Multi-Sensor Reconstruction of pH and Temperature in Gulf of Maine

Lead Pi: Justin Ries · 02/2021 - 01/2023

Project number: 2021-R/RRHC-002

Objectives: To reconstruct seawater pH and temperature in coastal Gulf of Maine (GOM) from recently developed boron-isotope- and Mg/Li-based proxies of seawater pH and temperature (respectively) archived in skeletons of the long-lived crustose coralline alga (CCA) Clathromorphum compactum (1920-2021), buoy observatories (T: 1950-2022, pH: 2010-2022), satellites (1980-2022), and newly deployed loggers (2021-2022). To assess impacts of reconstructed acidification/warming on annual growth of this ecologically important algal calcifier that provides critical hardground habitat and larval attachment substrates for many of New England\’s commercially important shellfish. To convey pH/temperature reconstructions to coastal GOM stakeholders: scientists, resource managers, aquaculture/shellfish industry, legislators, policymakers, data aggregators.

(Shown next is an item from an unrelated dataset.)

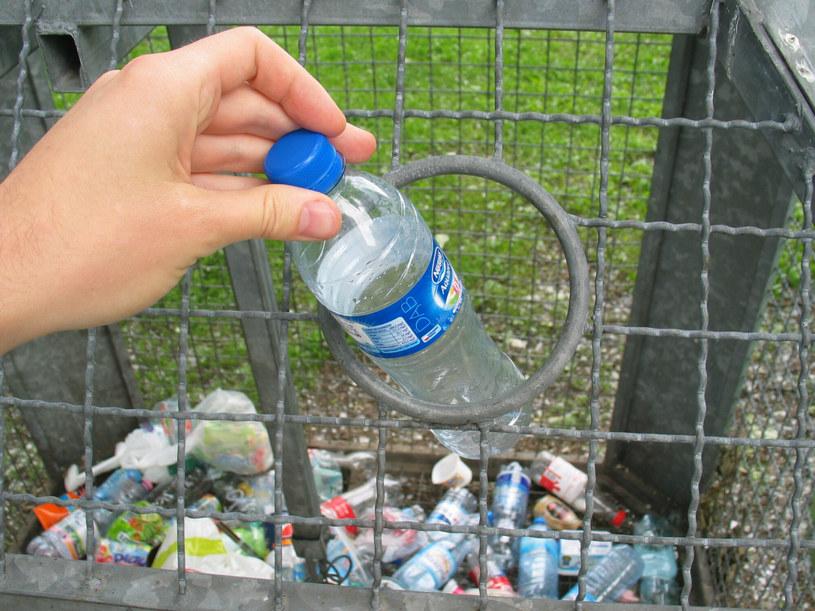 Kaucja ma dotyczyć m.in. wszystkich butelek plastikowych do trzech litrów /Adrian Słazok  /Reporter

Methodology: Temperature/pH loggers will be deployed for 1 year next to long-lived (100+ year) CCA at three locations in coastal GOM (NH-ME). Seawater pH and temperature will be reconstructed from boron isotopes and Mg/Li ratio of algal annual growth bands, analyzed via multi-collector and quadrupole ICPMS (respectively). One-year logger data will be used to top-core calibrate pH/temperature proxies within each CCA archive to correct for colony-level effects and define offset between surface (buoy/satellite) and benthic (CCA) temperature/pH conditions. Multiple regression analyses will assess impact of reconstructed seawater pH/temperature on skeletal growth (via measurement of annual bands) and ultrastructure (via electron microscopy).

Rationale: The oceanographic impacts of increasing atmospheric CO2 (acidification/warming) are predicted to be more pronounced in high-latitude waters. However, impacts of these phenomena on New England\’s Gulf of Maine, and its commercially important biological inhabitants, are poorly understood. We therefore propose to combined our recently developed coralline-algal-based d11B-pH and Mg/Li-temperature proxies with logger, buoy, and satellite data to reconstruct the past century of pH/temperature change in coastal GOM, to evaluate impacts of these changes on growth of these ecologically important calcifying algae, and to communicate results to coastal GOM stakeholders (aquaculture/shellfish industry, resource managers) through distribution of publications, reports, and webinars.